[ExI] The Moon's Cold Embrace

Rafal Smigrodzki rafal.smigrodzki at gmail.com
Wed Aug 12 05:33:11 UTC 2020


On Tue, Aug 11, 2020 at 4:57 PM Keith Henson via extropy-chat <
extropy-chat at lists.extropy.org> wrote:

>
> Farming is a particularly difficult problem on the moon.  It takes
> around 25 kW of light on a farming area to support a person.  Where
> does it come from?  You also have to get rid of 25 kW per person.  How
> is that done?
>

### Greenhouses on the Moon would need relatively small openings at the
top, with diffusers and UV filters, to provide for plant growth. That
should be easy. Of course you would also need energy storage for the lunar
nights, but the area of solar cells needed to harvest this energy (at 1.36
kW/sq.m) would not be insanely large. Yes, maintaining greenhouse
illumination at night would warm up the greenhouse but active radiative
cooling at night would be pretty effective.

Being surrounded by a large mass and having access to practically unlimited
amounts of mass to construct a settlement on the Moon is a big advantage
over orbital habitats. If you need to radiate heat, you just build a bigger
radiator farm on the surface and run it all night long. It's much more
difficult to build large radiators if you need to launch the building
materials and machines from somewhere far away.
 --------------------

>
> Free space O"Neill type colonies are a lot less difficult with respect
> to energy (light) for plants and heat sinks.
>

### How so? The solar constant is the same on the Moon and in orbit.
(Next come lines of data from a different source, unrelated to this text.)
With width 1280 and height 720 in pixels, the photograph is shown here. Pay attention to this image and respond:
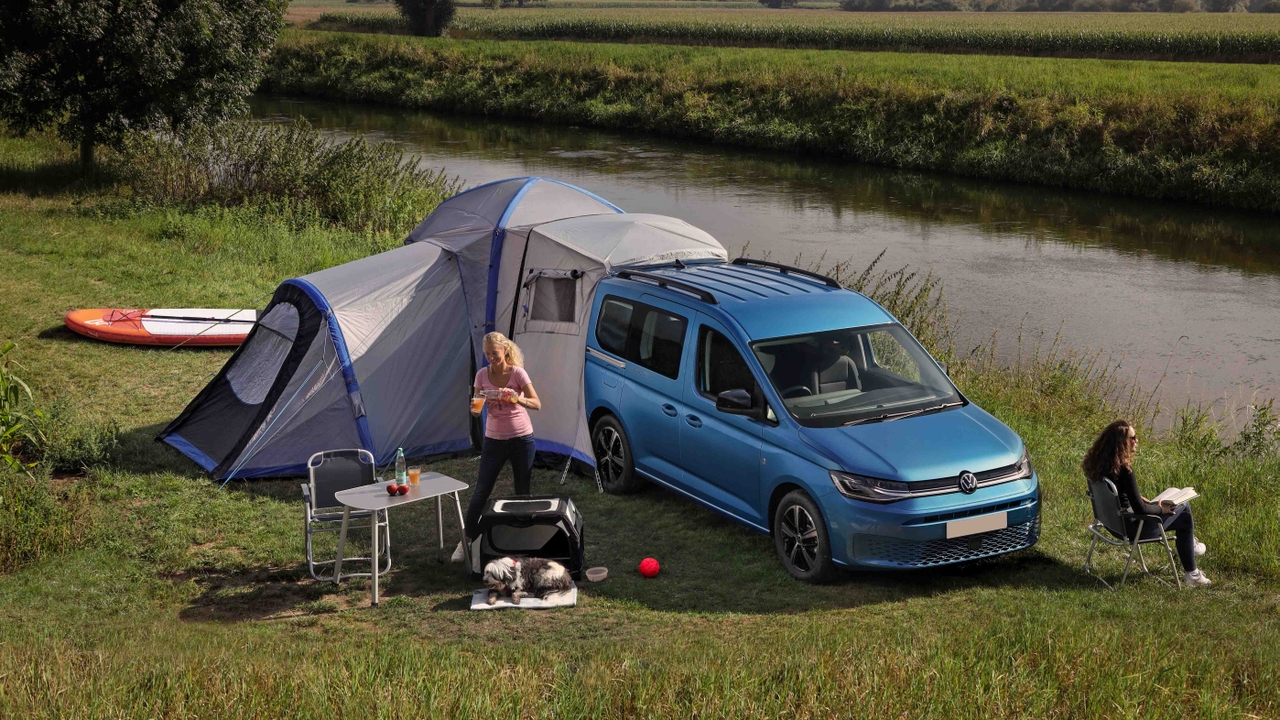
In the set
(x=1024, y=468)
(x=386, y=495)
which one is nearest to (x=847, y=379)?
(x=1024, y=468)

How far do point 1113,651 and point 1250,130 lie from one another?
26.1 metres

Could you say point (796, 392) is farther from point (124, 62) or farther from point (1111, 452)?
point (124, 62)

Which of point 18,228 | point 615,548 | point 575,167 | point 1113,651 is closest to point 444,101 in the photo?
point 575,167

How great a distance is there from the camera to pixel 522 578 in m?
8.09

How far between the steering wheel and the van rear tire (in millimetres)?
1862

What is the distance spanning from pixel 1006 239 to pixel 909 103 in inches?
467

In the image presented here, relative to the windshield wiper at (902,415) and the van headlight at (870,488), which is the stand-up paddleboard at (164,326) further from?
the van headlight at (870,488)

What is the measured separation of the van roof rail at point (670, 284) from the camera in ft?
30.8

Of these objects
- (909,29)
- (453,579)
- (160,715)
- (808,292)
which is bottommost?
(453,579)

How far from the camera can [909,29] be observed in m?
61.1

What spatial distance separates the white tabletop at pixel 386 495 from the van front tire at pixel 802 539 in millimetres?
2313

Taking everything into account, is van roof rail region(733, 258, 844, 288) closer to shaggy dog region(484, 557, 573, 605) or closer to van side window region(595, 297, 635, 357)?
van side window region(595, 297, 635, 357)

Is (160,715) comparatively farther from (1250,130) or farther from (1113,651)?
(1250,130)

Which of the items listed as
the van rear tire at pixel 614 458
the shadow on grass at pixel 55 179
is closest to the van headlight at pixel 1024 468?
the van rear tire at pixel 614 458
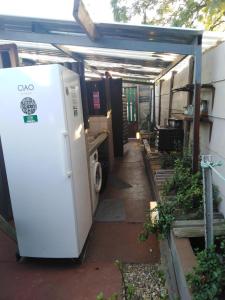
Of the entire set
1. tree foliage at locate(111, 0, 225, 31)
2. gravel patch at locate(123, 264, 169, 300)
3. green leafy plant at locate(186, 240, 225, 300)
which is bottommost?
gravel patch at locate(123, 264, 169, 300)

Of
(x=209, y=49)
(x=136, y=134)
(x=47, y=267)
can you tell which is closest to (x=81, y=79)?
(x=209, y=49)

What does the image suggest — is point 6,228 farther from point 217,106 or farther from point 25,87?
point 217,106

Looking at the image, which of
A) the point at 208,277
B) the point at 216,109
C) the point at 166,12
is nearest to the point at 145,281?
the point at 208,277

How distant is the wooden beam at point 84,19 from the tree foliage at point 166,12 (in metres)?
3.40

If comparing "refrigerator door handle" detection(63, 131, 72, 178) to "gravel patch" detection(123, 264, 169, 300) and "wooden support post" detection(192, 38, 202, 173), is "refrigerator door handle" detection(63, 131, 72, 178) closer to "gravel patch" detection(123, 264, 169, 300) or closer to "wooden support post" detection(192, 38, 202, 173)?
"gravel patch" detection(123, 264, 169, 300)

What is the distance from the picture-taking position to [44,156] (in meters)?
2.30

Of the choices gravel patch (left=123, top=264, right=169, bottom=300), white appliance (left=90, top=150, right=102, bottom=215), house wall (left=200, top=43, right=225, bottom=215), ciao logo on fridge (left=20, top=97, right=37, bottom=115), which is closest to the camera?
gravel patch (left=123, top=264, right=169, bottom=300)

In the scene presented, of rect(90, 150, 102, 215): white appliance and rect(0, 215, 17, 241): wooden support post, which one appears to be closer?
rect(0, 215, 17, 241): wooden support post

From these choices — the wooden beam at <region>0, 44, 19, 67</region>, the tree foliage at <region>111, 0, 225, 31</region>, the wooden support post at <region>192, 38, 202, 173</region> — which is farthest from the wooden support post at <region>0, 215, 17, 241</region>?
the tree foliage at <region>111, 0, 225, 31</region>

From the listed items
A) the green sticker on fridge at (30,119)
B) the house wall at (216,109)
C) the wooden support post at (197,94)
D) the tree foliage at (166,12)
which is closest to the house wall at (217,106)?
the house wall at (216,109)

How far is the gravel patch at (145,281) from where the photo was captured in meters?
2.08

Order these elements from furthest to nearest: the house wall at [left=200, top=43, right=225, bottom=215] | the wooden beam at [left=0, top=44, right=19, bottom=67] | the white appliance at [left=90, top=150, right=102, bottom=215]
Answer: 1. the white appliance at [left=90, top=150, right=102, bottom=215]
2. the wooden beam at [left=0, top=44, right=19, bottom=67]
3. the house wall at [left=200, top=43, right=225, bottom=215]

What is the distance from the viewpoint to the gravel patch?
2.08 metres

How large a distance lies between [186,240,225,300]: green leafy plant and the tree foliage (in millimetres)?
4511
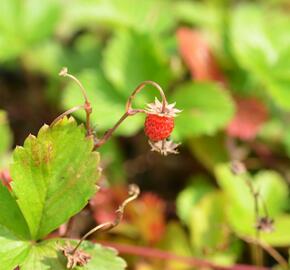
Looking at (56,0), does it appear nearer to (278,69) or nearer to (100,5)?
(100,5)

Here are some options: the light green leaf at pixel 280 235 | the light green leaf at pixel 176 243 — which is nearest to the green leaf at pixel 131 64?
→ the light green leaf at pixel 176 243

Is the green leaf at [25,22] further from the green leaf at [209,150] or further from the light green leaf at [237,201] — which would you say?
the light green leaf at [237,201]

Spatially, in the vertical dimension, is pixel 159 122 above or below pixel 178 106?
above

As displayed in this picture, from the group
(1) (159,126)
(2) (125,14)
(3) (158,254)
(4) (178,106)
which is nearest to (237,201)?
(3) (158,254)

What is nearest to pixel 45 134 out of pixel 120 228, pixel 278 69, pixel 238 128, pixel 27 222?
pixel 27 222

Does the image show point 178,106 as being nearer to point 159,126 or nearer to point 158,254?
point 158,254

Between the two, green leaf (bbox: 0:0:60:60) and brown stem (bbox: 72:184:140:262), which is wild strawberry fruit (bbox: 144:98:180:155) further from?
green leaf (bbox: 0:0:60:60)
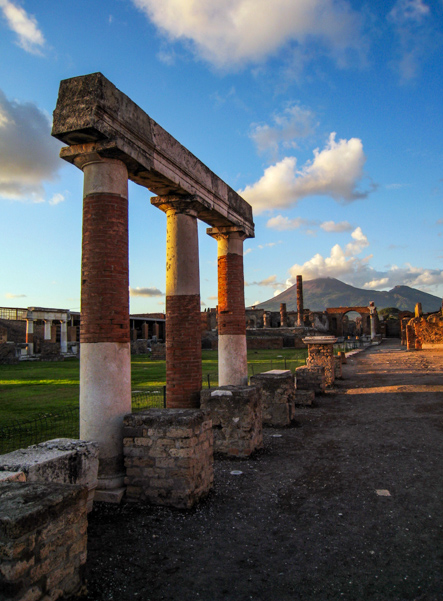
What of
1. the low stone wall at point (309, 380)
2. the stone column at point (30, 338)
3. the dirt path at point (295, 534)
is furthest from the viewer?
the stone column at point (30, 338)

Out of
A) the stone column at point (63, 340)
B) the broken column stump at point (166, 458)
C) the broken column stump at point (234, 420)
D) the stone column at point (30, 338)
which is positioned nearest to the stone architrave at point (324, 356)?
the broken column stump at point (234, 420)

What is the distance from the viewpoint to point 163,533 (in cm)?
409

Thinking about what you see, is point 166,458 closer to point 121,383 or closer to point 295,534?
point 121,383

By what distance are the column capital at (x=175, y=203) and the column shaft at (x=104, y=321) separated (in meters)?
2.00

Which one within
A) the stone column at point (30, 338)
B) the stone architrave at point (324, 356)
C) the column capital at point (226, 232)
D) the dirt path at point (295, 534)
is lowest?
the dirt path at point (295, 534)

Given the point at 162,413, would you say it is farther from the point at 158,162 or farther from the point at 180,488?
the point at 158,162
Heat
sinks are heavy, brittle, it should be easy to plonk down on the lunar
ground rather than lug it all in space.

OTOH, a lunar beanstalk is feasible using existing materials, so delivery
from the Moon would be actually pretty cheap.

I don't know of any major showstoppers to either lunar settlements or
habitats but I think at least at small scale the Moon would be easier.

Maybe you could mention the problems that don't have recognized solutions.